Un punto di condivisione e di incontro personale con la Parola di Dio è l’idea che dà vita alla app della parrocchia Santissima Annunziata di Sturla a Genova: «Quando papa Francesco ha fatto consegnare in piazza San Pietro il Vangelo abbiamo pensato a come la nostra parrocchia potesse seguire il suo esempio aiutando le persone a portare il Vangelo in tasca. E abbiamo dato vita alla nostra app che presenta varie voci, come il testo del Vangelo quotidiano e un video-commento alle letture della domenica.
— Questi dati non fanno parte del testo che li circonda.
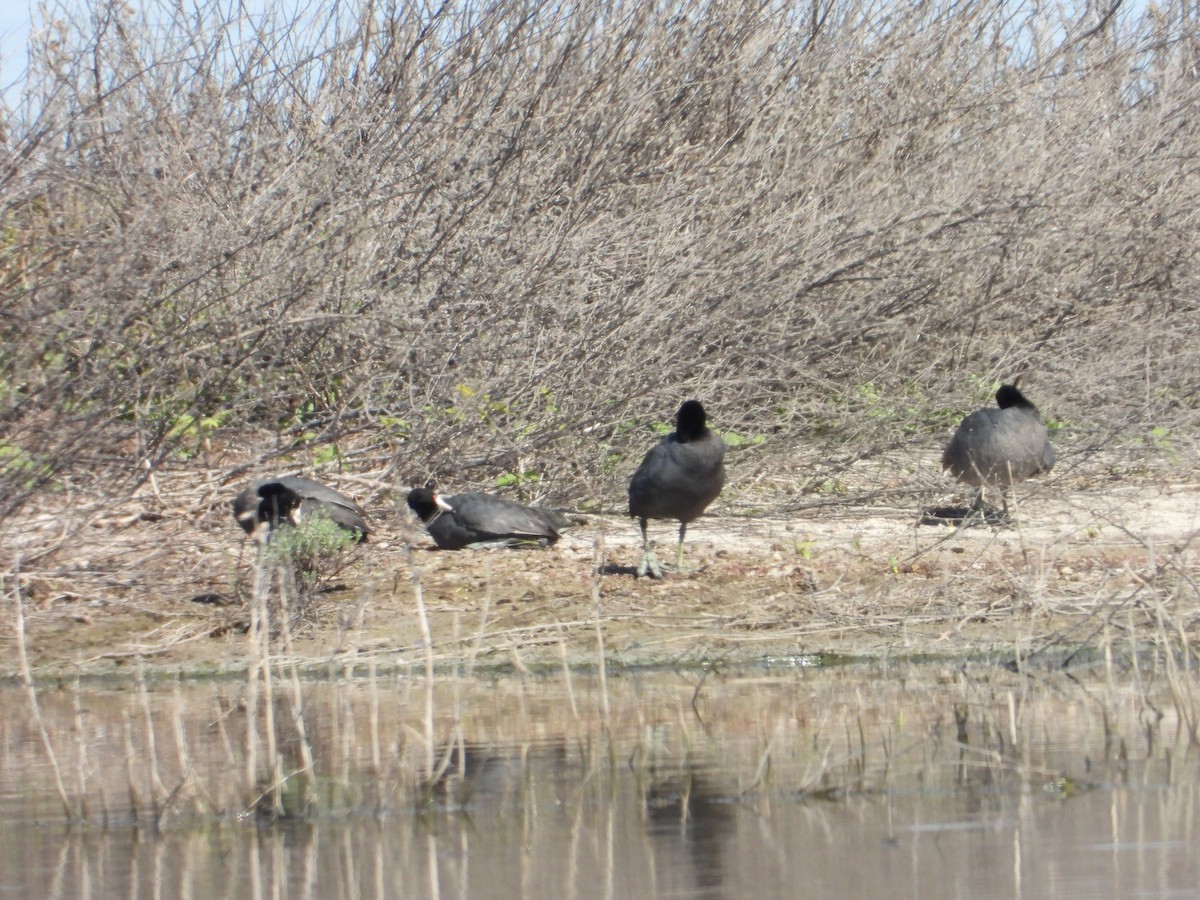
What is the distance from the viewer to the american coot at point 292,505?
985 cm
Si trova anche una finestra dove l’utente può inserire la sua richiesta per una preghiera. Questo canale è stato così tanto sfruttato che abbiamo deciso di metterlo in primo piano. Credo che per una parrocchia la app rappresenti uno strumento utile perché le persone possono ricorrervi sui mezzi pubblici, come avviene nella nostra città, anche per pregare e non solo per essere informati. Per i più giovani però la app non è la prima necessità perché dal loro punto di vista rappresenta un canale di incontro molto limitato: preferiscono altre vie di comunicazione come WhatsApp per conoscere la Parola e organizzare incontri e riunioni: attraverso i gruppi questo strumento sta diventando un canale utilizzato dai giovanissimi dove è possibile scambiarsi idee e informazioni e dove i giovani riescono a parlare di più».
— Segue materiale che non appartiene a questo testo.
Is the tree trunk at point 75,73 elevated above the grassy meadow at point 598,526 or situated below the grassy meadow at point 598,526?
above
Un potenziale da valorizzare, sul quale la Chiesa italiana è stata profetica. Ne è convinto il teologo Giuseppe Lorizio, tra i pionieri dell’uso delle tecnologie digitali in ambito ecclesiale: «Già il direttorio Cei Comunicazione e Missione pubblicato nel 2004 partiva dall'idea di creare cultura nella nostra società mediatica. La rete, infatti, non è solo puramente funzionale a messaggi informativi ma sta diventando il nostro areopago, un luogo da abitare nella maniera più autentica possibile alla ricerca dei valori da trasmettere. Il linguaggio della fede non è però solo informativo ma performativo: il rapporto con la Parola nasce dall'ascolto come dall'incontro personale. Ad esempio, non si può celebrare un sacramento in rete. L’utente deve abbandonare il nickname, il nome fittizio, perché il social network possa diventare occasione di incontro tra persone, e non con maschere».